Sejak duduk di bangku kuliah inilah, Minerva bergabung dengan kelompok pembebasan yang dipimpin oleh Virgilio Morales yang berjuang untuk melawan kediktatoran rezim Trujillo. Salah satu gerakan dari kelompok pembebasan yang sangat mengganggu Trujillo adalah "Catorce de Junio" atau "Gerakan 14 Juni".
Sebagai salah seorang pejuang pembebasan yang cukup berpengaruh, Minerva mendapatkan julukan La Miraposa (Kupu-kupu) sebagai sandi dalam gerakannya. La Miraposa menjadi tokoh sentral dalam menginsipirasikan perlawanan masyarakat terhadap Trujillo. La Miraposa mampu mensinergikan gerakan untuk menuntut hak-hak kaum perempuan dengan gerakan untuk menumbangkan rezim Trujillo.
Minerva tampil sebagai perempuan intelektual dan punya semangat perlawanan yang tinggi. Tokoh yang begitu dikagumi oleh hampir semua anggota gerakan perlawanan. Sebaliknya, di mata Trujillo, La Miraposa menjadi momok yang selalu mengintai tampuk kekuasaannya. Kecantikan Minerva menjadi daya pikatnya namun keberaniannya menjadi ancaman.
Dalam perjuanagnnya, Minerva tidak mengabaikan perannya sebagai perempuan dalam sebuah keluarga. Secara profesional, Minerva mampu melaksanakan fungsinya sebagai seorang perempuan sesuai dengan norma sosial yang ada di masyarakat setempat. Disuatu sisi dia harus berhadapan mengasuh anak, hingga memasak untuk sang suami. Pada sisi yang lain dia harus memimpin gerakan perlawan terhadap Trujillo.
Perjuangan Minerva telah mengantarkan dirinya pada penderitaan yang berkepanjangan. Minerva harus terpisah dengan dua anaknya diciduk serta dipaksa untuk menyerah oleh rezim otoritarian Republik dominika yang dipimpin oleh Rafael Leonidas Trujillo, dengan cara menghadirkan Minerva pada saat suaminya disiksa. Suaminyapun akhirnya dibunuh. Namun semua itu, tidaklah membuat La Miraposa bergeming. Dia tetap pada pendiriannya dan fokus pada tujuan perjuangan. Akhirnya, Minerva juga dipenjarakan dan disiksa seperti suaminya. Tekanan dunia internasional terhadap rezim Trujillo-lah yang membuat Minerva dan saudaranya dibebaskan. Trujillo menyadari bahwa Minerva dan dua saudaranya merupakan ancaman utama bagi kekuasaannya.
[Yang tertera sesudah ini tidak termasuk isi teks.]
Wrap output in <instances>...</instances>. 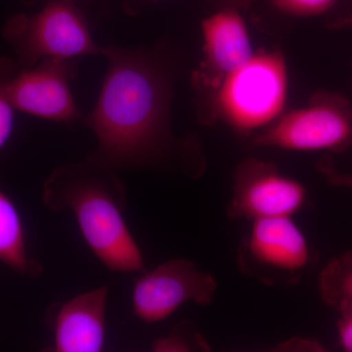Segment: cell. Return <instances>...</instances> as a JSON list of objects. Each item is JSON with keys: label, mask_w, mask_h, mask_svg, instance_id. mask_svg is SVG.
<instances>
[{"label": "cell", "mask_w": 352, "mask_h": 352, "mask_svg": "<svg viewBox=\"0 0 352 352\" xmlns=\"http://www.w3.org/2000/svg\"><path fill=\"white\" fill-rule=\"evenodd\" d=\"M3 36L25 68L46 58L102 54L82 13L69 0L51 2L36 15L14 16L4 25Z\"/></svg>", "instance_id": "4"}, {"label": "cell", "mask_w": 352, "mask_h": 352, "mask_svg": "<svg viewBox=\"0 0 352 352\" xmlns=\"http://www.w3.org/2000/svg\"><path fill=\"white\" fill-rule=\"evenodd\" d=\"M205 60L194 76L199 88L214 90L227 76L247 63L252 50L240 10L220 8L201 23Z\"/></svg>", "instance_id": "11"}, {"label": "cell", "mask_w": 352, "mask_h": 352, "mask_svg": "<svg viewBox=\"0 0 352 352\" xmlns=\"http://www.w3.org/2000/svg\"><path fill=\"white\" fill-rule=\"evenodd\" d=\"M318 289L322 302L340 315L352 312V251L342 252L324 266Z\"/></svg>", "instance_id": "13"}, {"label": "cell", "mask_w": 352, "mask_h": 352, "mask_svg": "<svg viewBox=\"0 0 352 352\" xmlns=\"http://www.w3.org/2000/svg\"><path fill=\"white\" fill-rule=\"evenodd\" d=\"M210 1L214 2L219 6V8L232 7L240 11H247L254 3V0H210Z\"/></svg>", "instance_id": "19"}, {"label": "cell", "mask_w": 352, "mask_h": 352, "mask_svg": "<svg viewBox=\"0 0 352 352\" xmlns=\"http://www.w3.org/2000/svg\"><path fill=\"white\" fill-rule=\"evenodd\" d=\"M309 261L307 238L292 217L252 220L241 254L245 270H267L274 276L296 278Z\"/></svg>", "instance_id": "9"}, {"label": "cell", "mask_w": 352, "mask_h": 352, "mask_svg": "<svg viewBox=\"0 0 352 352\" xmlns=\"http://www.w3.org/2000/svg\"><path fill=\"white\" fill-rule=\"evenodd\" d=\"M287 89L283 55L277 51L252 55L212 90V115L238 133H250L279 117Z\"/></svg>", "instance_id": "3"}, {"label": "cell", "mask_w": 352, "mask_h": 352, "mask_svg": "<svg viewBox=\"0 0 352 352\" xmlns=\"http://www.w3.org/2000/svg\"><path fill=\"white\" fill-rule=\"evenodd\" d=\"M188 327L178 328L168 337L153 342L152 351L156 352H186L208 351L206 340L198 333H188Z\"/></svg>", "instance_id": "16"}, {"label": "cell", "mask_w": 352, "mask_h": 352, "mask_svg": "<svg viewBox=\"0 0 352 352\" xmlns=\"http://www.w3.org/2000/svg\"><path fill=\"white\" fill-rule=\"evenodd\" d=\"M50 212L71 210L83 239L113 272H144L142 252L124 220L126 190L115 170L85 161L60 166L43 183Z\"/></svg>", "instance_id": "2"}, {"label": "cell", "mask_w": 352, "mask_h": 352, "mask_svg": "<svg viewBox=\"0 0 352 352\" xmlns=\"http://www.w3.org/2000/svg\"><path fill=\"white\" fill-rule=\"evenodd\" d=\"M307 195L302 183L282 175L275 164L248 157L234 173L227 215L250 220L292 217L305 206Z\"/></svg>", "instance_id": "7"}, {"label": "cell", "mask_w": 352, "mask_h": 352, "mask_svg": "<svg viewBox=\"0 0 352 352\" xmlns=\"http://www.w3.org/2000/svg\"><path fill=\"white\" fill-rule=\"evenodd\" d=\"M217 283L193 261L175 258L144 271L134 281L133 314L144 323L166 320L184 303L207 307L214 300Z\"/></svg>", "instance_id": "6"}, {"label": "cell", "mask_w": 352, "mask_h": 352, "mask_svg": "<svg viewBox=\"0 0 352 352\" xmlns=\"http://www.w3.org/2000/svg\"><path fill=\"white\" fill-rule=\"evenodd\" d=\"M0 263L23 276L38 278L43 264L28 254L22 217L12 200L0 190Z\"/></svg>", "instance_id": "12"}, {"label": "cell", "mask_w": 352, "mask_h": 352, "mask_svg": "<svg viewBox=\"0 0 352 352\" xmlns=\"http://www.w3.org/2000/svg\"><path fill=\"white\" fill-rule=\"evenodd\" d=\"M352 142V105L346 97L319 91L305 107L289 111L254 138L256 147L293 151H344Z\"/></svg>", "instance_id": "5"}, {"label": "cell", "mask_w": 352, "mask_h": 352, "mask_svg": "<svg viewBox=\"0 0 352 352\" xmlns=\"http://www.w3.org/2000/svg\"><path fill=\"white\" fill-rule=\"evenodd\" d=\"M281 12L298 17H317L331 28L352 25V0H271Z\"/></svg>", "instance_id": "14"}, {"label": "cell", "mask_w": 352, "mask_h": 352, "mask_svg": "<svg viewBox=\"0 0 352 352\" xmlns=\"http://www.w3.org/2000/svg\"><path fill=\"white\" fill-rule=\"evenodd\" d=\"M20 64L10 58L0 56V150L6 144L14 126V110L9 85L20 71Z\"/></svg>", "instance_id": "15"}, {"label": "cell", "mask_w": 352, "mask_h": 352, "mask_svg": "<svg viewBox=\"0 0 352 352\" xmlns=\"http://www.w3.org/2000/svg\"><path fill=\"white\" fill-rule=\"evenodd\" d=\"M76 75L71 59L46 58L20 69L9 85V97L16 110L44 120L72 122L80 117L69 80Z\"/></svg>", "instance_id": "8"}, {"label": "cell", "mask_w": 352, "mask_h": 352, "mask_svg": "<svg viewBox=\"0 0 352 352\" xmlns=\"http://www.w3.org/2000/svg\"><path fill=\"white\" fill-rule=\"evenodd\" d=\"M109 69L96 106L85 119L98 147L92 163L112 170L163 168L170 163L192 177L201 175L195 146L173 138L168 126L170 87L149 55L102 47Z\"/></svg>", "instance_id": "1"}, {"label": "cell", "mask_w": 352, "mask_h": 352, "mask_svg": "<svg viewBox=\"0 0 352 352\" xmlns=\"http://www.w3.org/2000/svg\"><path fill=\"white\" fill-rule=\"evenodd\" d=\"M108 285L85 292L48 308L46 322L53 333L55 352H99L106 337Z\"/></svg>", "instance_id": "10"}, {"label": "cell", "mask_w": 352, "mask_h": 352, "mask_svg": "<svg viewBox=\"0 0 352 352\" xmlns=\"http://www.w3.org/2000/svg\"><path fill=\"white\" fill-rule=\"evenodd\" d=\"M340 346L344 351L352 352V312L340 315L338 322Z\"/></svg>", "instance_id": "18"}, {"label": "cell", "mask_w": 352, "mask_h": 352, "mask_svg": "<svg viewBox=\"0 0 352 352\" xmlns=\"http://www.w3.org/2000/svg\"><path fill=\"white\" fill-rule=\"evenodd\" d=\"M316 170L332 186L352 190V175L338 170L330 156H324L319 160Z\"/></svg>", "instance_id": "17"}]
</instances>
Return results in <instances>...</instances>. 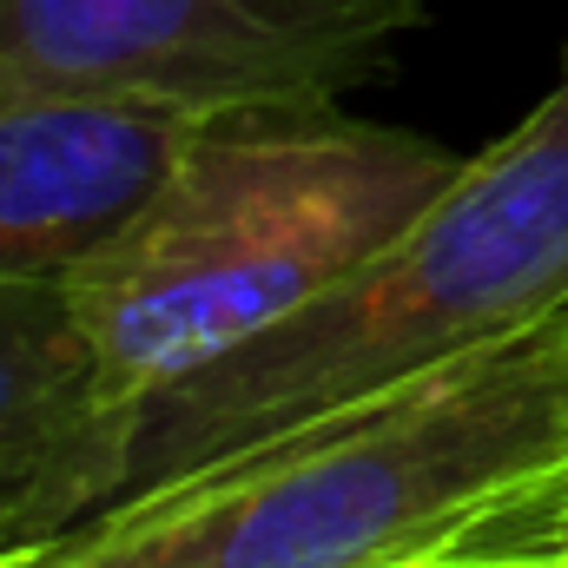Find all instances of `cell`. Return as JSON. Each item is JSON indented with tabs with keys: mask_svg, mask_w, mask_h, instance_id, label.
Instances as JSON below:
<instances>
[{
	"mask_svg": "<svg viewBox=\"0 0 568 568\" xmlns=\"http://www.w3.org/2000/svg\"><path fill=\"white\" fill-rule=\"evenodd\" d=\"M140 404L106 377L67 278L0 284V568L73 536L133 483Z\"/></svg>",
	"mask_w": 568,
	"mask_h": 568,
	"instance_id": "cell-6",
	"label": "cell"
},
{
	"mask_svg": "<svg viewBox=\"0 0 568 568\" xmlns=\"http://www.w3.org/2000/svg\"><path fill=\"white\" fill-rule=\"evenodd\" d=\"M429 0H0V67L192 113L337 106L397 67Z\"/></svg>",
	"mask_w": 568,
	"mask_h": 568,
	"instance_id": "cell-4",
	"label": "cell"
},
{
	"mask_svg": "<svg viewBox=\"0 0 568 568\" xmlns=\"http://www.w3.org/2000/svg\"><path fill=\"white\" fill-rule=\"evenodd\" d=\"M562 73H568V60H562Z\"/></svg>",
	"mask_w": 568,
	"mask_h": 568,
	"instance_id": "cell-10",
	"label": "cell"
},
{
	"mask_svg": "<svg viewBox=\"0 0 568 568\" xmlns=\"http://www.w3.org/2000/svg\"><path fill=\"white\" fill-rule=\"evenodd\" d=\"M443 556H529V562H568V463L523 483L516 496L489 503Z\"/></svg>",
	"mask_w": 568,
	"mask_h": 568,
	"instance_id": "cell-7",
	"label": "cell"
},
{
	"mask_svg": "<svg viewBox=\"0 0 568 568\" xmlns=\"http://www.w3.org/2000/svg\"><path fill=\"white\" fill-rule=\"evenodd\" d=\"M7 568H165V562L145 549L140 536H126L120 523L93 516L73 536H60V542H47V549H33V556H20Z\"/></svg>",
	"mask_w": 568,
	"mask_h": 568,
	"instance_id": "cell-8",
	"label": "cell"
},
{
	"mask_svg": "<svg viewBox=\"0 0 568 568\" xmlns=\"http://www.w3.org/2000/svg\"><path fill=\"white\" fill-rule=\"evenodd\" d=\"M212 113L0 67V284L73 278L165 185Z\"/></svg>",
	"mask_w": 568,
	"mask_h": 568,
	"instance_id": "cell-5",
	"label": "cell"
},
{
	"mask_svg": "<svg viewBox=\"0 0 568 568\" xmlns=\"http://www.w3.org/2000/svg\"><path fill=\"white\" fill-rule=\"evenodd\" d=\"M410 568H568V562H529V556H429Z\"/></svg>",
	"mask_w": 568,
	"mask_h": 568,
	"instance_id": "cell-9",
	"label": "cell"
},
{
	"mask_svg": "<svg viewBox=\"0 0 568 568\" xmlns=\"http://www.w3.org/2000/svg\"><path fill=\"white\" fill-rule=\"evenodd\" d=\"M469 159L337 106L212 113L67 291L106 377L152 404L410 232Z\"/></svg>",
	"mask_w": 568,
	"mask_h": 568,
	"instance_id": "cell-1",
	"label": "cell"
},
{
	"mask_svg": "<svg viewBox=\"0 0 568 568\" xmlns=\"http://www.w3.org/2000/svg\"><path fill=\"white\" fill-rule=\"evenodd\" d=\"M568 304V73L410 232L140 410L126 496L331 424ZM120 496V503H126Z\"/></svg>",
	"mask_w": 568,
	"mask_h": 568,
	"instance_id": "cell-2",
	"label": "cell"
},
{
	"mask_svg": "<svg viewBox=\"0 0 568 568\" xmlns=\"http://www.w3.org/2000/svg\"><path fill=\"white\" fill-rule=\"evenodd\" d=\"M568 463V304L239 463L100 509L165 568H410Z\"/></svg>",
	"mask_w": 568,
	"mask_h": 568,
	"instance_id": "cell-3",
	"label": "cell"
}]
</instances>
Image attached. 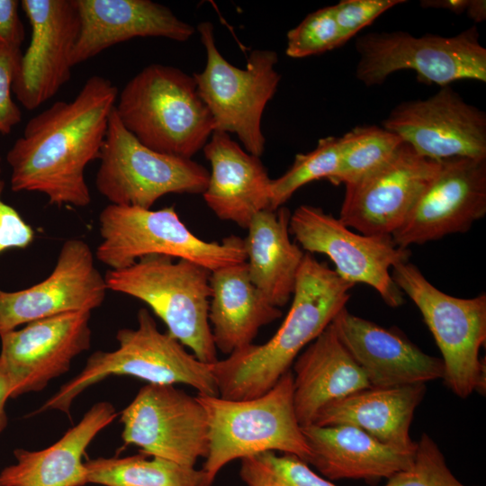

Pada tanggal 25 November 1960, Minerva dan dua orang saudara perempuannya, yakni Aida Patria Mercedes Mirabal Reyes dan Maria Teresa Mirabal Reyes, dibunuh dengan cara yang sangat keji oleh orang suruhan dari Trujillo. Mereka bertiga dipukul dengan palu, popor senjata dan dirajam dengan batu sampai meninggal. Selama menjalani sikasaan yang sangat tidak berperikemanusiaan ini, Mirabal bersaudara terus berpelukan sambil memuji “Tuhan Sang Gembala Yang Baik”, dengan berulang kali melafalkan Mazmur 23 : 1-6 sampai akhirnya menutup mata dan maut menjemput mereka satu persatu.
Film drama yang diangkat dari novel fiksi sejarah karya Julia Alvarez dengan judul, “In The Times of Butterflies” ini disutradarai oleh Mariano Barroso. Walaupun sudah dirilis sejak 21 Oktober 2001, namun film “In The Times of Butterflies” masih sangat layak dan relevan untuk ditonton saat ini oleh semua kalangan. Selamat merayakan HAKTP…!!!